Wikipedia editing rules in a nutshell - SimplyUseless
http://www.bbc.com/news/technology-32412121
======
tokenadult
I read this brief article in question-and-answer format (not actually an
interview) immediately after it was kindly submitted here. I was editing
Wikipedia and reading Wikipedia dispute resolution forum pages just before
coming to Hacker News today. The last Q and A paragraph of this article sums
up the truth about Wikipedia:

"So how does Wikipedia stop repeat 'sock puppet' offenders?
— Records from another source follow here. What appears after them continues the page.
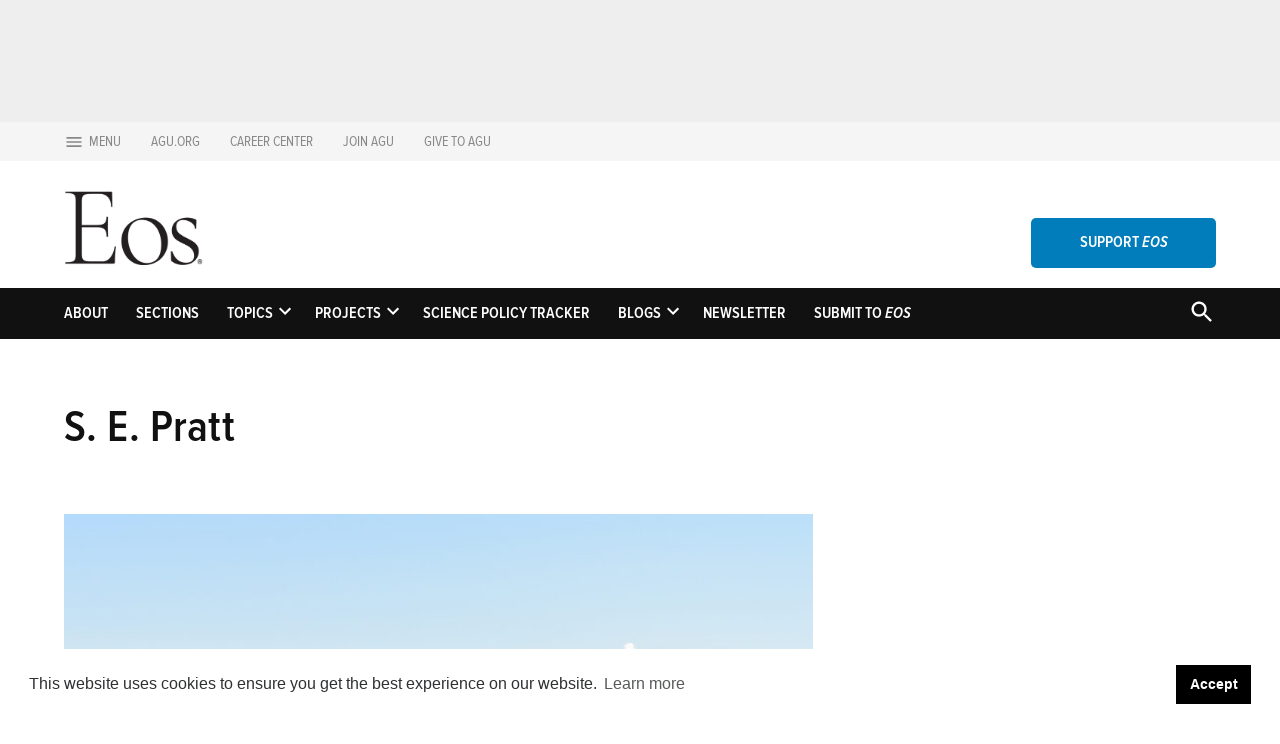

--- FILE ---
content_type: application/javascript
request_url: https://eos.org/wp-content/plugins/eos_required/eos_twitter_widget/js/widget.js?ver=1413172800
body_size: -192
content:
!function (d, s, id) {
	var js, fjs = d.getElementsByTagName(s)[0], p = /^http:/.test(d.location) ? 'http' : 'https';
	if (!d.getElementById(id)) {
		js = d.createElement(s);
		js.id = id;
		js.src = p + "://platform.twitter.com/widgets.js";
		fjs.parentNode.insertBefore(js, fjs);
	}
}(document, "script", "twitter-wjs");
"Someone going to great lengths to hide their IP address is sometimes enough
to arouse suspicion amongst the site's administrators. And patterns of
behaviour - from the adoption of similar usernames to a focus on specific
topics and types of edit - can reveal a lot about motivations and personality.
Multiple accounts can often be tracked to one individual - we're never as
anonymous as we like to believe. But any open and collaborative system will
always be open to abuse."

Translated into English, Wikipedia has no effective defense against persistent
socks, who waste a lot of the time of other Wikipedians. That is my experience
as a Wikipedian who has brought two high-page-view articles up to good article
status. (In other words, I have won two "Million Award" recognitions on
Wikipedia.) It's an ongoing slog to improve article content on Wikipedia. The
operative rule is _anyone_ can edit.